Epileptiform Patterns & Normal Variants
The identification and accurate classification of epileptiform discharges on EEG is one of the most important — and most challenging — skills in clinical neurophysiology. Interictal epileptiform discharges (IEDs) strongly support the diagnosis of epilepsy in the appropriate clinical context, help classify epilepsy as focal or generalized, and guide treatment decisions. However, several normal EEG variants closely resemble epileptiform activity and can lead to misdiagnosis if not recognized. The International Federation of Clinical Neurophysiology (IFCN) has established six criteria for defining IEDs, yet even among experienced electroencephalographers, interrater reliability remains a challenge. This topic reviews the morphology and clinical significance of common epileptiform patterns, their localizing and lateralizing value, and the normal variants that most frequently lead to interpretive error.
Bottom Line
- Interictal epileptiform discharges (IEDs) include spikes (<70 ms), sharp waves (70–200 ms), and spike-and-wave complexes; the IFCN requires 4 of 6 criteria for classification, with 5–6 criteria yielding higher specificity
- Focal IEDs localize to one brain region and support focal epilepsy; generalized IEDs have a bihemispheric broad field and support genetic generalized epilepsy (GGE)
- 3 Hz spike-and-wave is the hallmark of childhood absence epilepsy; 4–6 Hz polyspike-and-wave is characteristic of juvenile myoclonic epilepsy
- Temporal intermittent rhythmic delta activity (TIRDA) has diagnostic value equivalent to temporal IEDs for temporal lobe epilepsy and strongly correlates with mesial temporal involvement
- Normal variants — including wicket spikes, BETS, SREDA, 14-and-6 Hz positive bursts, 6 Hz spike-and-wave (phantom spike-and-wave), and rhythmic mid-temporal theta — should not be reported as epileptiform
- IEDs do not diagnose epilepsy alone: They can occur in healthy individuals (rare in adults, slightly more common in children) and in neurologic conditions without epilepsy; clinical context is essential
IFCN Criteria for Interictal Epileptiform Discharges
The IFCN established six criteria to standardize the identification of IEDs and distinguish true epileptiform activity from non-epileptiform sharp transients. These criteria apply to the individual waveform being assessed.
| Criterion | Description |
|---|---|
| 1. Sharp or spiky morphology | Waveform duration of 20–200 ms; rises and falls more steeply than background; spikes are <70 ms and sharp waves are 70–200 ms |
| 2. Different duration than background | The transient stands out from the ongoing background activity by its distinct waveform duration |
| 3. Waveform asymmetry | The ascending and descending limbs differ in slope, creating an asymmetric appearance |
| 4. After-going slow wave | A slow wave following the sharp transient, reflecting the inhibitory surround of the epileptiform discharge |
| 5. Disruption of background | Flattening, or low-voltage alpha/beta activity after (most frequently) or before the transient; indicates local cortical disruption by the discharge |
| 6. Physiologic field distribution | Spatial voltage distribution consistent with a cerebral source; should make anatomic sense as a dipole from a cortical generator |
Applying the IFCN Criteria
- A minimum of 4 of 6 criteria must be satisfied to classify a waveform as an interictal epileptiform discharge
- Meeting 5 or 6 criteria significantly increases specificity compared to the 4-criterion minimum
- Criteria 4 (after-going slow wave) and 5 (background disruption) are independent — both can be present, but either alone fulfills the respective criterion
- When in doubt, consider viewing the discharge in multiple montages (bipolar, referential, Laplacian) to assess the field distribution (criterion 6)

-=-=-

TO DO
**A)** According to the text on epileptiform patterns, what pattern is the hallmark of childhood absence epilepsy?
**B)** Reproduce verbatim the passage of the epileptiform patterns text, starting with "Bottom Line" and going on through "generalized epilepsy (GGE)".

-=-=-

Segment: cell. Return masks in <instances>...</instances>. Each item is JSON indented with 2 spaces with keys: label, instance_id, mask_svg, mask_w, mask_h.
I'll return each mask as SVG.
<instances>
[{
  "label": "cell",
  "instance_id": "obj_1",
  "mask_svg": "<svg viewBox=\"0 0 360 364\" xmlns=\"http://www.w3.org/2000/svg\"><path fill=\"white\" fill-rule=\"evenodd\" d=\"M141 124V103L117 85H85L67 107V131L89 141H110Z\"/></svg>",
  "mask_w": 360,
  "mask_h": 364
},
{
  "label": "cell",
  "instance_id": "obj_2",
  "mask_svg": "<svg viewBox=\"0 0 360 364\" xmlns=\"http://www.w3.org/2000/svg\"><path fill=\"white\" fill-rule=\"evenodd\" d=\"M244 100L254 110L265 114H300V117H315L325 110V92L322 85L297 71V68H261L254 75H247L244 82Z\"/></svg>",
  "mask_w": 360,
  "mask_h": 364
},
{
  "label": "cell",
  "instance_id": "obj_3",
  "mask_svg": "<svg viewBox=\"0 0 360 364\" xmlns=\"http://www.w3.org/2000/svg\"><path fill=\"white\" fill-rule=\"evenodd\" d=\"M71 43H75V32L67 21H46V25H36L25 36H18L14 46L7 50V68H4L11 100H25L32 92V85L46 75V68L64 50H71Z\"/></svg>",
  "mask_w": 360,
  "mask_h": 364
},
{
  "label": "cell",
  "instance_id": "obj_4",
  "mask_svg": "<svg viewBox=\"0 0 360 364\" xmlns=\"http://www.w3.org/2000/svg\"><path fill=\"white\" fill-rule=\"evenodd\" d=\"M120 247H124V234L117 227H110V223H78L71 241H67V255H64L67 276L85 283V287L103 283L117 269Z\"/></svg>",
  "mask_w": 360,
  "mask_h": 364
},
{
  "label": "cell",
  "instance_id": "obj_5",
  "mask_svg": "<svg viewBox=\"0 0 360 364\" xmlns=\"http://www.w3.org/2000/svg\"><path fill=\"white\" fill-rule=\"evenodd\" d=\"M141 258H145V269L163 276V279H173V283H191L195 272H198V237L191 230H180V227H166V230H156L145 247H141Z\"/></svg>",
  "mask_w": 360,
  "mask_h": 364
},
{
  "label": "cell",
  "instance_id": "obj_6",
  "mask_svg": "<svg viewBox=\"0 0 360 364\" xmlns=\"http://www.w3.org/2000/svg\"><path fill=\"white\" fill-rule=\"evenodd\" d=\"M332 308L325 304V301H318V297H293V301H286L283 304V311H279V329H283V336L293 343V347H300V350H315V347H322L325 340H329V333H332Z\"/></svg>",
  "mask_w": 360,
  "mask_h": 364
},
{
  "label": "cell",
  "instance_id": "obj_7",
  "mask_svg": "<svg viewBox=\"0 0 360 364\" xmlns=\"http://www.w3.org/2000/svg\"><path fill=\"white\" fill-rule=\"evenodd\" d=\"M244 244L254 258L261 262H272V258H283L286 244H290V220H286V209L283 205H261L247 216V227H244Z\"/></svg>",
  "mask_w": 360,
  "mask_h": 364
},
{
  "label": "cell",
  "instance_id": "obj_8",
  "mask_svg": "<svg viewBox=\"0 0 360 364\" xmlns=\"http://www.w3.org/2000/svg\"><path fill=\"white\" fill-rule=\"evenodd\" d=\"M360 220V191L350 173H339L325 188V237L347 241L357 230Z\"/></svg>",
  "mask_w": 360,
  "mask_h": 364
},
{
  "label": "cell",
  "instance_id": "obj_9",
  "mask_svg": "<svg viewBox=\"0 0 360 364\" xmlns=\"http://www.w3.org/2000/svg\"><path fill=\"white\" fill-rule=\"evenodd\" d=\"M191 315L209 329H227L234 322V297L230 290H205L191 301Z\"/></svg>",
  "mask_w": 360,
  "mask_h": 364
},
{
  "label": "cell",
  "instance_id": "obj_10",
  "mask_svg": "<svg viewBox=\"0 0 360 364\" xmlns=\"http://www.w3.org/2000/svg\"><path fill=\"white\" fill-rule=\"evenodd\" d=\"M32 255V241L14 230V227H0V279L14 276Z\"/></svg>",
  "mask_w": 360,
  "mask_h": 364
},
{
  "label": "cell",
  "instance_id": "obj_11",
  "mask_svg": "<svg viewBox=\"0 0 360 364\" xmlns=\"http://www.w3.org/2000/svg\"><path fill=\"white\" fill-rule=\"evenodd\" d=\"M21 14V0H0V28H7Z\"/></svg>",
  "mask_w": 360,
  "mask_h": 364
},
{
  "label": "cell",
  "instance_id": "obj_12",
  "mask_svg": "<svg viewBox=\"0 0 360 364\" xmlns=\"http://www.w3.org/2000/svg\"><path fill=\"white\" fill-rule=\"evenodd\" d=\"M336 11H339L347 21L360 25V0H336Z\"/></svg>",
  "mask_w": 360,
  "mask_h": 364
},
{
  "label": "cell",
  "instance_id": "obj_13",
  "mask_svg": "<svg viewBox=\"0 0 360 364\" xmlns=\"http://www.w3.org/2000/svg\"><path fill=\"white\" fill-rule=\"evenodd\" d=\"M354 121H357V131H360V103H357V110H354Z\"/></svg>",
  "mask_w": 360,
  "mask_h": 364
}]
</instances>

-=-=-

SOLUTIONS TO THE PROBLEMS
**A)** 3 Hz spike-and-wave.

**B)**
Bottom Line
- Interictal epileptiform discharges (IEDs) include spikes (<70 ms), sharp waves (70–200 ms), and spike-and-wave complexes; the IFCN requires 4 of 6 criteria for classification, with 5–6 criteria yielding higher specificity
- Focal IEDs localize to one brain region and support focal epilepsy; generalized IEDs have a bihemispheric broad field and support genetic generalized epilepsy (GGE)